*** Supplied records ***
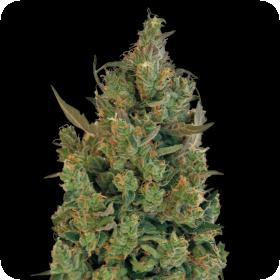 Blueberry Cheese (Blue Cheese) Feminised Seeds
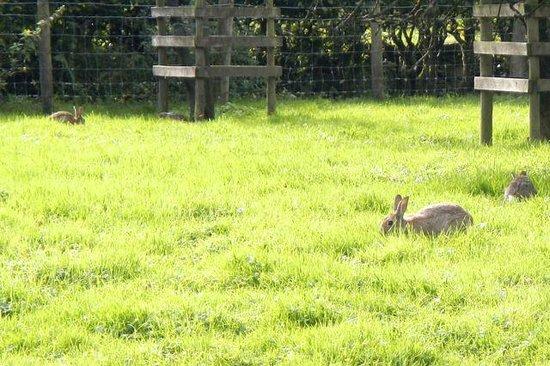 Hill Top, Beatrix Potter's House: wild bunnies at Hill Top Farm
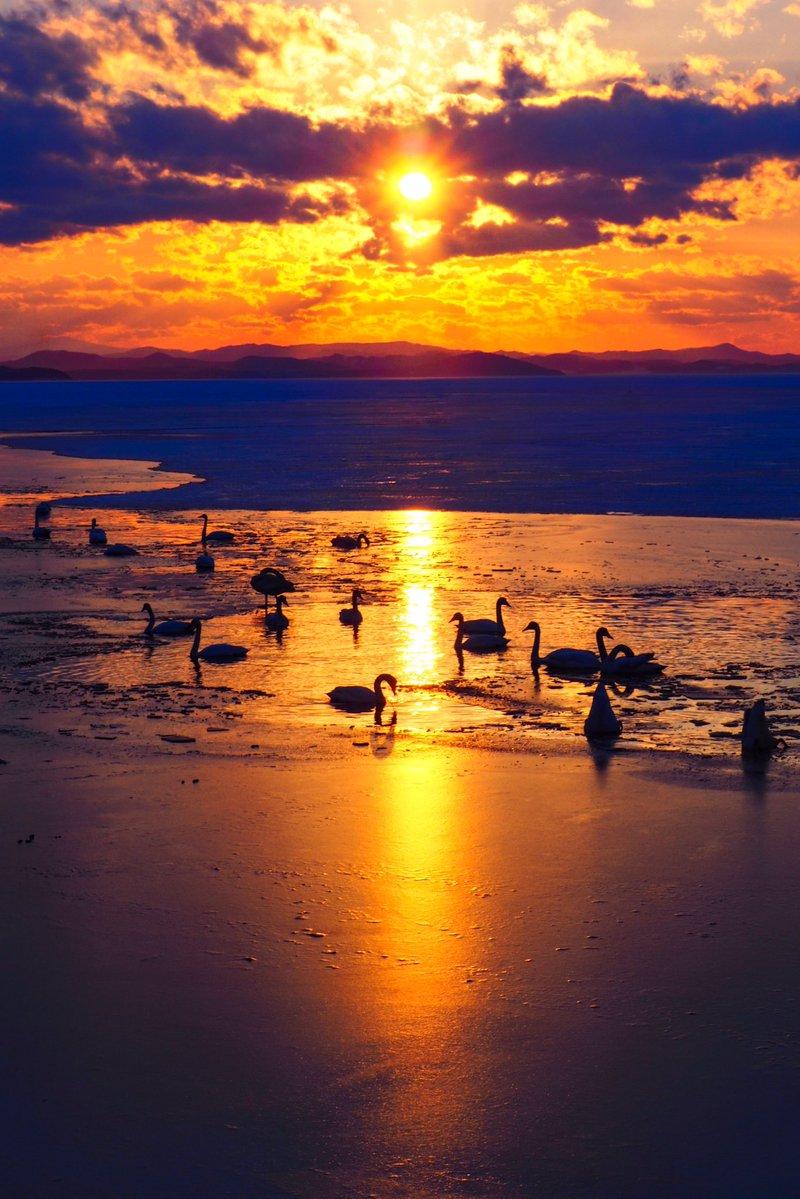 今日も一日お疲れ様でした。今日のサロマ湖の夕景です、白鳥さんもおられ、綺麗なひと時でした。#常呂 #北見市 #サロマ湖 #オホーツク #夕陽 #夕日 #白鳥 pic.twitter.com/5YiqVpqmcf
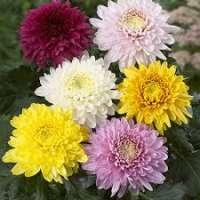 Chrysanthemum Flowers Manufacturers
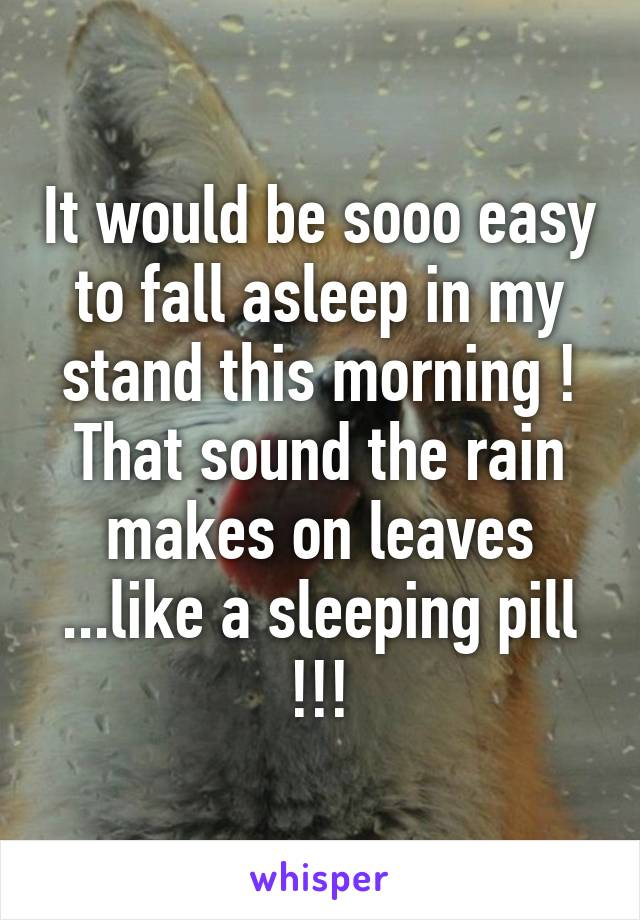 It would be sooo easy to fall asleep in my stand this morning ! That sound the rain makes on leaves ...like a sleeping pill !!!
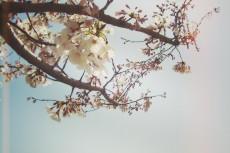 flower390
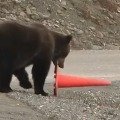 Bear Adjust Red sign Cone on Road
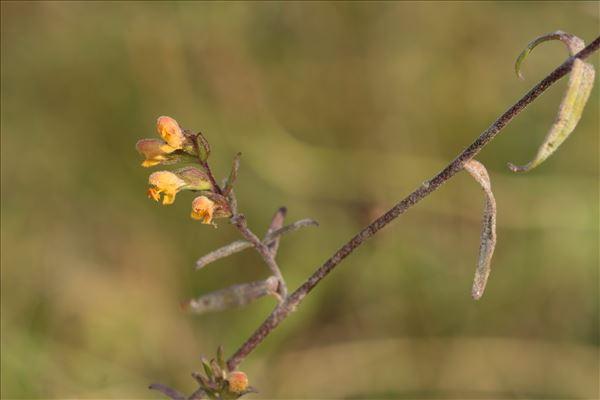 Odontites jaubertianus (Boreau) D.Dietr. ex Walp. var. jaubertianus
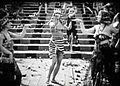 Intolerance (1916) - Dancers 5.jpg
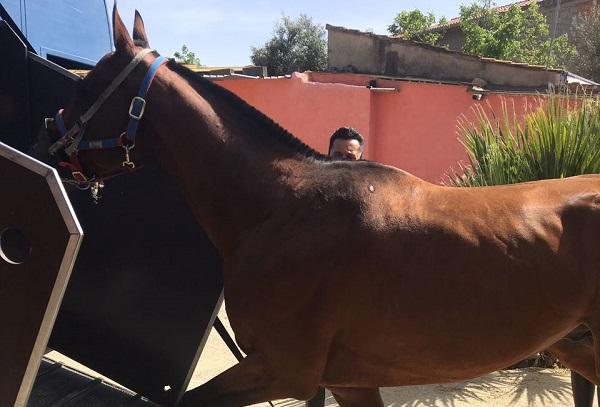 Gare clandestine di cavalli ad Enna: 8 arresti e 13 denunce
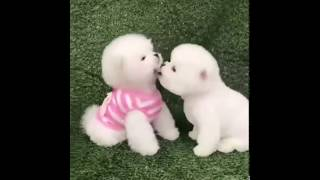 Very funny dogs! So cute!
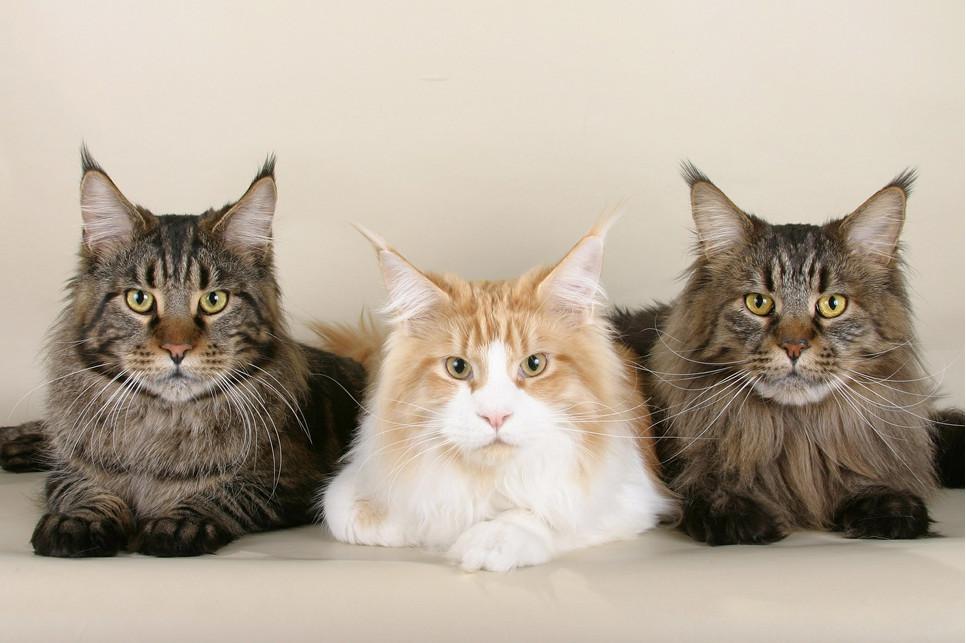 Jedne z największych kotów domowych, czyli Maine Coony mają całą rzesze wielbicieli.
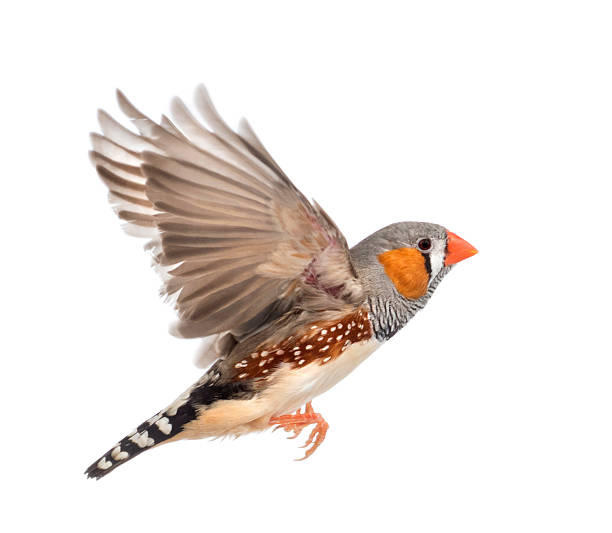 Zebra finch flying taeniopygia guttata against white background picture id483560077?b=1&k=6&m=483560077&s=612x612&w=0&h=k6mxwff vm3qs9zat3uv5vujd8zhehk9tgg9d6w2rk4=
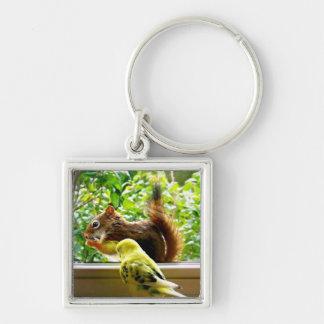 Porte-clés Perruche et écureuil rouge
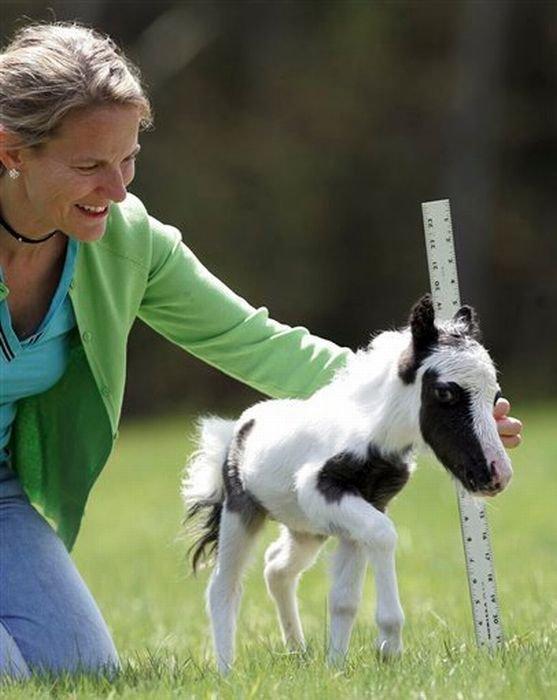 Самая маленькая лошадь в мире (25 фото)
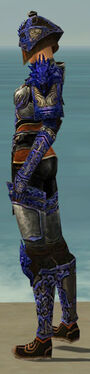 Warrior Elite Canthan Armor F dyed side.jpg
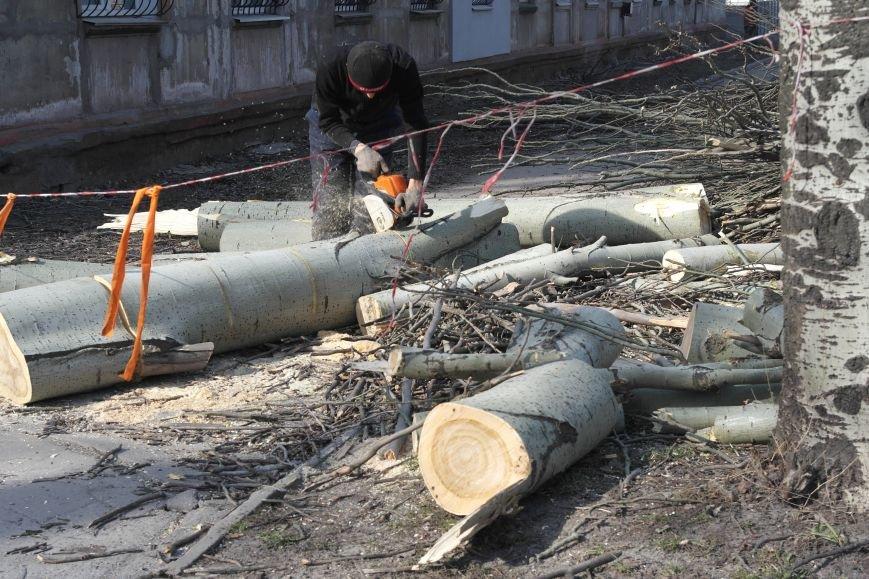 Обрезка по-покровски: Если бы деревья умели говорить, они взмолились бы о пощаде, фото-5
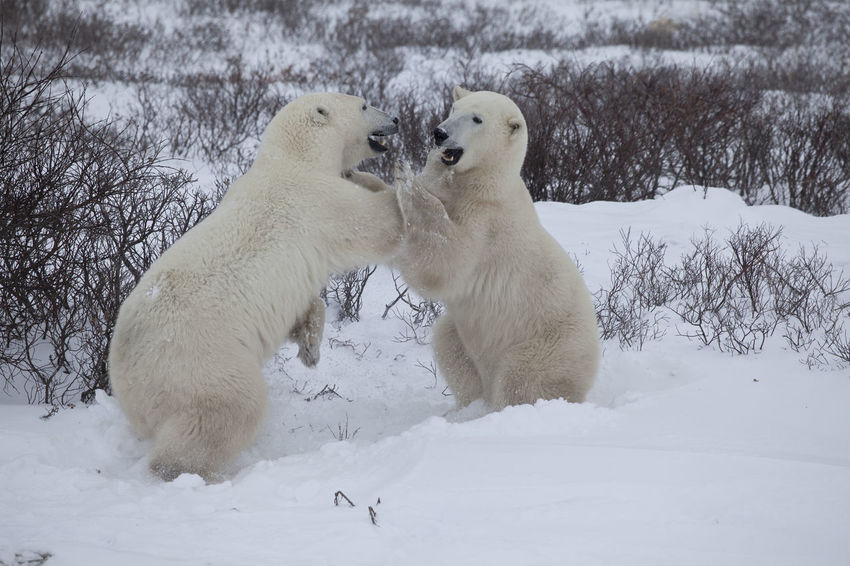 Two Polar Bears are fighting together CHURCHILL Dangerous Animals Greeting Hudson Bay Ice Polar Bear Adventure Animal Themes Animal Wildlife Animals In The Wild Beauty In Nature Canada Dangerous Day Field Fighting Mammal No People North Polar Sea Outdoors Playing Snow Two Animals White Color Winter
*** End of Supplied records ***
### What is needed
Write every line of the data out again exactly, leaving out all images.

### Exercise output
 Blueberry Cheese (Blue Cheese) Feminised Seeds
 Hill Top, Beatrix Potter's House: wild bunnies at Hill Top Farm
 今日も一日お疲れ様でした。今日のサロマ湖の夕景です、白鳥さんもおられ、綺麗なひと時でした。#常呂 #北見市 #サロマ湖 #オホーツク #夕陽 #夕日 #白鳥 pic.twitter.com/5YiqVpqmcf
 Chrysanthemum Flowers Manufacturers
 It would be sooo easy to fall asleep in my stand this morning ! That sound the rain makes on leaves ...like a sleeping pill !!!
 flower390
 Bear Adjust Red sign Cone on Road
 Odontites jaubertianus (Boreau) D.Dietr. ex Walp. var. jaubertianus
 Intolerance (1916) - Dancers 5.jpg
 Gare clandestine di cavalli ad Enna: 8 arresti e 13 denunce
 Very funny dogs! So cute!
 Jedne z największych kotów domowych, czyli Maine Coony mają całą rzesze wielbicieli.
 Zebra finch flying taeniopygia guttata against white background picture id483560077?b=1&k=6&m=483560077&s=612x612&w=0&h=k6mxwff vm3qs9zat3uv5vujd8zhehk9tgg9d6w2rk4=
 Porte-clés Perruche et écureuil rouge
 Самая маленькая лошадь в мире (25 фото)
 Warrior Elite Canthan Armor F dyed side.jpg
 Обрезка по-покровски: Если бы деревья умели говорить, они взмолились бы о пощаде, фото-5
 Two Polar Bears are fighting together CHURCHILL Dangerous Animals Greeting Hudson Bay Ice Polar Bear Adventure Animal Themes Animal Wildlife Animals In The Wild Beauty In Nature Canada Dangerous Day Field Fighting Mammal No People North Polar Sea Outdoors Playing Snow Two Animals White Color Winter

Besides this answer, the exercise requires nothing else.